How to use torch.save() when the model architecture is changing?

gebrahimi · July 13, 2020, 3:11pm

I have asked this before and did not get an answer. So asking again to see if someone has an idea about it.

I am working on a project that prunes neurons (i.e. the architecture of the network is consistently changing by removing some neurons from layers). I need to save models during training which have different architectures. As far as I know, i have two options:

First option:

torch.save(net.state_dict(), PATH)
model = Net()
model.load_state_dict(torch.load(PATH))

Second option

torch.save(net, PATH)

I am currently using second option, however it is saving a lot of stuff somehow and although the memory it should take for networks like alexnet and resnet should not be more than 100 mb, my models take 10-15 GB. In other words it is saving some other tensors which i don’t know what they are.
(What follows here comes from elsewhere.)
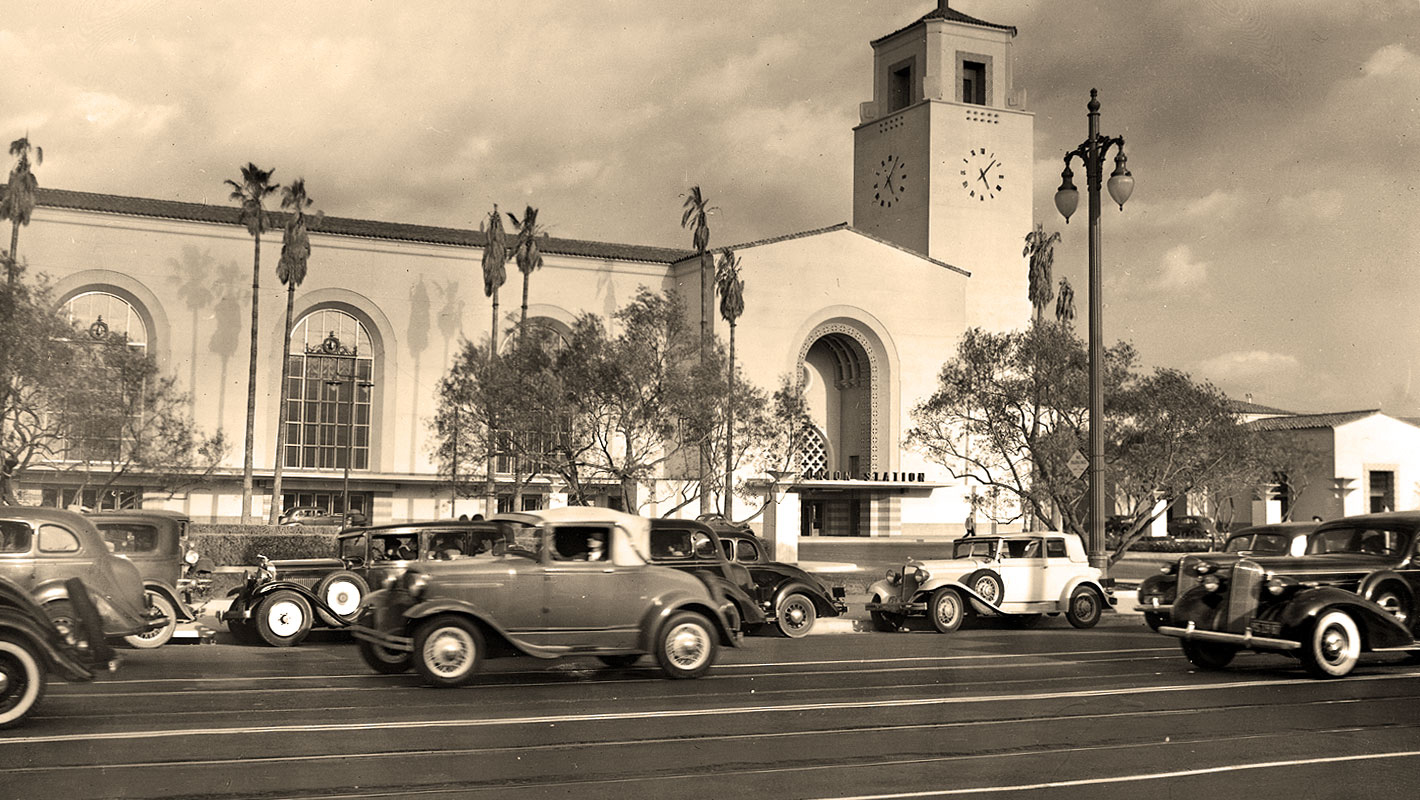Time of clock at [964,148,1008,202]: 5:07
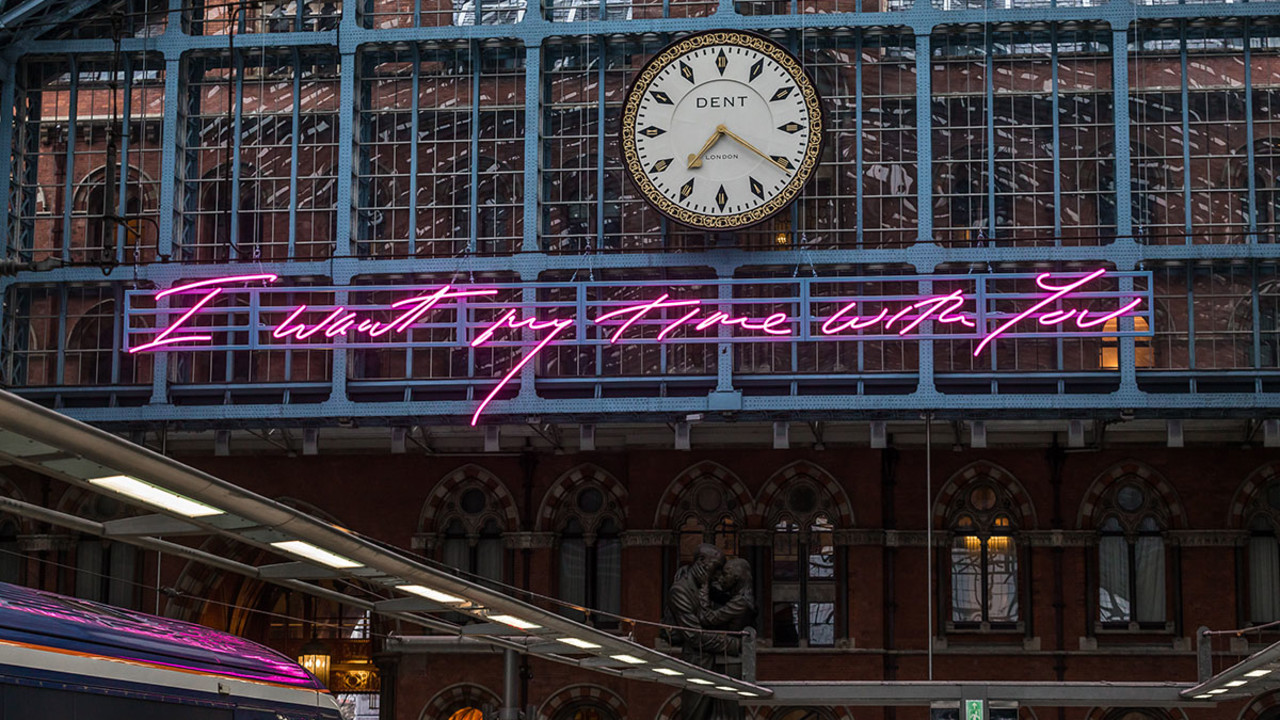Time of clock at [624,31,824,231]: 7:20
I would like to use the first option, however since i am pruning the network and the architecture is changing constantly, i will not be able to load it back unless i know the architecture and also have a code that make that arch for me which is not convenient.

Now my question is that, is there a way to use the second option while i also save the model architecture so i can load them back? I would appreciate any help. Thanks.

Michela · July 14, 2020, 5:42am

Are you using torch.nn.utils.prune to prune your models?

gebrahimi · July 14, 2020, 1:20pm

@Michela No, I have my own algo to prune.